Best Albums of 2019: # 1

1. Andrew Bird, “My Finest Work Yet”

If you’re at all familiar with Bird, you suspect the bold title of his 14th (!) album is not entirely a ruse. With a back catalog so steeped in ambiguity, it’s hard to discern whether he’s playing a sly joke on himself or being utterly sincere. What further complicates matters is that, after a few spins, it’s apparent that this is his best album in over a decade, up there with The Mysterious Production of Eggs (2005) and Armchair Apocrypha (2007).

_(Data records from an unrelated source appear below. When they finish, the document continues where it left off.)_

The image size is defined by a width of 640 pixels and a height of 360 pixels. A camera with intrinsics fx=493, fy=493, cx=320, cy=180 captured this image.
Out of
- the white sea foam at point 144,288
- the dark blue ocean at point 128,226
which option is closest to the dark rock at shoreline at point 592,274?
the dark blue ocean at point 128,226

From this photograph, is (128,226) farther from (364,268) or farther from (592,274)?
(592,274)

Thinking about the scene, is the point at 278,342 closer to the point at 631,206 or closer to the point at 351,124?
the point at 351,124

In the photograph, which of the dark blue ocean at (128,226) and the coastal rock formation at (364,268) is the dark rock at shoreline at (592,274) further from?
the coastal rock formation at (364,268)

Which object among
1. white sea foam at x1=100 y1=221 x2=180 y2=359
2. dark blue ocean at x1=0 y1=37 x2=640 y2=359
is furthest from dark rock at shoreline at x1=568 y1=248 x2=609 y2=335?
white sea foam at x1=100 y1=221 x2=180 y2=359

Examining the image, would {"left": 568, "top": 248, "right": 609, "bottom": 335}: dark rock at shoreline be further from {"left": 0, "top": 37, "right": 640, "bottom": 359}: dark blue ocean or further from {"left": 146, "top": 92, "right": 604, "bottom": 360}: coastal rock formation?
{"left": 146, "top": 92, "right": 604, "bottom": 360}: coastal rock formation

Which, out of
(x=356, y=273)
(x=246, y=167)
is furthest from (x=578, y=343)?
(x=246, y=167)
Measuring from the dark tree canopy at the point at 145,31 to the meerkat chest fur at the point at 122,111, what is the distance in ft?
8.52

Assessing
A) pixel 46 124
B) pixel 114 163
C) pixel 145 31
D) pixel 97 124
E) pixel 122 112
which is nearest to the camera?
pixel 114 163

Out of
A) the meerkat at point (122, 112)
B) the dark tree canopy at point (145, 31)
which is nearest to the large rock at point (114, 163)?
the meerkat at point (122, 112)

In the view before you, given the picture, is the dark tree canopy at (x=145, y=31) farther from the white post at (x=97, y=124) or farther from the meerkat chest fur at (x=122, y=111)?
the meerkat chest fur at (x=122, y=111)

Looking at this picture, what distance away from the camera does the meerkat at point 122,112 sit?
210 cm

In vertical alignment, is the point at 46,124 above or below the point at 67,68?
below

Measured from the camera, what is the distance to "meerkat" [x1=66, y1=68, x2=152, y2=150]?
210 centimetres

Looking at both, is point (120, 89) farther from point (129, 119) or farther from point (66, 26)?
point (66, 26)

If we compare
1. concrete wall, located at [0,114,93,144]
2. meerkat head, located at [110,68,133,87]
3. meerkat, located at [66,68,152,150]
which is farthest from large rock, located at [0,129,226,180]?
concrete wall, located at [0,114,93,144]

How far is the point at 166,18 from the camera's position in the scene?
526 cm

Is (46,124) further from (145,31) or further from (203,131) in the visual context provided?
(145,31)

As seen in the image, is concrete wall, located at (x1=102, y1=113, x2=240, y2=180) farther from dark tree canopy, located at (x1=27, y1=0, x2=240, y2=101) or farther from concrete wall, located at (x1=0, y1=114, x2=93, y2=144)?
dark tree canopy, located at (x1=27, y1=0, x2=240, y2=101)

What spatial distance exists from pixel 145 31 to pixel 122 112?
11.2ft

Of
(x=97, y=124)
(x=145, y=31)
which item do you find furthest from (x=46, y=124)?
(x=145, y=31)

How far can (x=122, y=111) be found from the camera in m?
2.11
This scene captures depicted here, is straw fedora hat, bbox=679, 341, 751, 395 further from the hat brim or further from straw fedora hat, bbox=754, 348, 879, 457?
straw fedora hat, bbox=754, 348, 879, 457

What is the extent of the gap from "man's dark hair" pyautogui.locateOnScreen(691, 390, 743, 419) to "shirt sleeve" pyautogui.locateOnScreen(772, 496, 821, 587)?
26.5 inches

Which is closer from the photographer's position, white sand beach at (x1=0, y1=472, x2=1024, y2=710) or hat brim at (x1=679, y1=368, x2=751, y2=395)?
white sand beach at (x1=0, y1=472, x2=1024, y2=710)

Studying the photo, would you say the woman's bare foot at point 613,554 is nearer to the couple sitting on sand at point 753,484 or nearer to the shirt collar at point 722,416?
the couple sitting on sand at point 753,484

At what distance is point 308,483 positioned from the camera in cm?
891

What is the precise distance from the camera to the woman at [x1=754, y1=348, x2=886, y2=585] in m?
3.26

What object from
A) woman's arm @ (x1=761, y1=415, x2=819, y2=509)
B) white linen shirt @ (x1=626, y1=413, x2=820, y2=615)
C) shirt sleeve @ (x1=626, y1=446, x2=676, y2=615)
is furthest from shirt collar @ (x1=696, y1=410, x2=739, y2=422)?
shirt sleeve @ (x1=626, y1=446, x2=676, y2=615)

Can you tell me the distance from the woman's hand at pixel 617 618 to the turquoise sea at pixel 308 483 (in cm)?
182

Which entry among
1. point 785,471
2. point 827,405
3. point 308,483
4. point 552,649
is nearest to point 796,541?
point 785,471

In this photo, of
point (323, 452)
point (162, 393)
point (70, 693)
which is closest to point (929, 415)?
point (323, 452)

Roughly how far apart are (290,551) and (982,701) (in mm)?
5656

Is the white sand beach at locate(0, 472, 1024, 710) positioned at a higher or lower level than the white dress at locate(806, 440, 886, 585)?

Ever since seeing him in concert about nine years ago, mesmerized by how well he alone held an audience while creating layers of melodies and textures out of a masterful use of tape loops, I knew Bird had a great album in him, which made the relative anodyne stiffness of his subsequent releases so disappointing. Happily, My Finest Work Yet takes a different approach as it was recorded live to tape by Bird together with four other musicians. Sonically, it’s warmer, jazzier and more immediate than just about anything he’s previously done while aesthetically still sounding like himself, his violin-playing and whistling intact, fleshed out only by a rhythm section and more piano than usual.

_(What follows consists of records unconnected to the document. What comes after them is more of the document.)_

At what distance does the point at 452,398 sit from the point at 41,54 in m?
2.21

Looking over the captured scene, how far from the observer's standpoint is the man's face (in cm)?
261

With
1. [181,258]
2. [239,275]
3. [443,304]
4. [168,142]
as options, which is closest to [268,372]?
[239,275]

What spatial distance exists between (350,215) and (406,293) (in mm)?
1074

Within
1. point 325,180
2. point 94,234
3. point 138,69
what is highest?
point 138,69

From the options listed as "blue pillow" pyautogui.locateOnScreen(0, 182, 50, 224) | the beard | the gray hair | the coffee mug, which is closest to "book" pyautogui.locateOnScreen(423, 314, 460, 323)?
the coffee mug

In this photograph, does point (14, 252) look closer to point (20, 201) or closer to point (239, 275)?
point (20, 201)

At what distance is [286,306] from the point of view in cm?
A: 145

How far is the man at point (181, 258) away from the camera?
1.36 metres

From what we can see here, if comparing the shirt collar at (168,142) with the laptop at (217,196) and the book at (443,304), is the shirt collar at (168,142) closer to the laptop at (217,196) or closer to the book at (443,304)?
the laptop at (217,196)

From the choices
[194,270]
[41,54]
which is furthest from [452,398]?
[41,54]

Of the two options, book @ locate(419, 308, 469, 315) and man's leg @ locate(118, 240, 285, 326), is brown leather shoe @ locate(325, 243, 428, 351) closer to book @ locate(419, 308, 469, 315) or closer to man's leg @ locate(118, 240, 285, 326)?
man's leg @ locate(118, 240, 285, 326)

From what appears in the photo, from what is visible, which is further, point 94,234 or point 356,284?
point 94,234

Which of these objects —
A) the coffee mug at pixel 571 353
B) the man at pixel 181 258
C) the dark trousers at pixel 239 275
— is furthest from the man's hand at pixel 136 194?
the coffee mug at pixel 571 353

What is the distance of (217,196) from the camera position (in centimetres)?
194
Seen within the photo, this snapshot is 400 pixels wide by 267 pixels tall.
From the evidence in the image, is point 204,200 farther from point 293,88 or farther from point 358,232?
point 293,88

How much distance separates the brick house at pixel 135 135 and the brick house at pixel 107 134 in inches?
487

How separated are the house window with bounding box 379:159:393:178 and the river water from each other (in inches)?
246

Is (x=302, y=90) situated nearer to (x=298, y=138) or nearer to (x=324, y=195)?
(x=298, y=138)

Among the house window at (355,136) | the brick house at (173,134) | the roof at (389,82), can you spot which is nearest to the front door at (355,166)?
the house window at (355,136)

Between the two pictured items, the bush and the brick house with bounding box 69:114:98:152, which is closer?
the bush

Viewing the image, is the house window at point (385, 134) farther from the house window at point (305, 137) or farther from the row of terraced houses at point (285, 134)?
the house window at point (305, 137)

However, there’s another new wrinkle—while his lyrics are still full of metaphor and wordplay (rhyming “You were inhabited” with “I wasn’t having it” in “Olympians”), his themes are more overtly political. “Bloodless” ponders a post-election “uncivil war”, “Archipelago” notes, “We’re locked in a death grip and it’s taking its toll” and “Fallorun” confronts the “tone-deaf angry voices that are breathing in your ear.” From the myth of “Sisyphus” to the down-trodden populace of “Don The Struggle”, both the personal and collective effects of this country’s growing divide are clearly on his mind. Fortunately, he makes stirring music out of it—rather effectively on “Manifest”, which references climate change but also impermanence and awareness of one’s surroundings, filtered through a crystalline melody that could be right out of the Great American songbook.

Bird even approaches something like catharsis on rousing finale “Bellevue Bridge Club” where he sings the line, “By any means necessary” over and over, vowing to change the mind of a lover, a rival or perhaps just someone apathetic. Again, ambiguous enough to be any of those three options, but expressed with conviction and the idea that something is at stake.

His finest work yet? Increasingly and against all odds, I’d say so.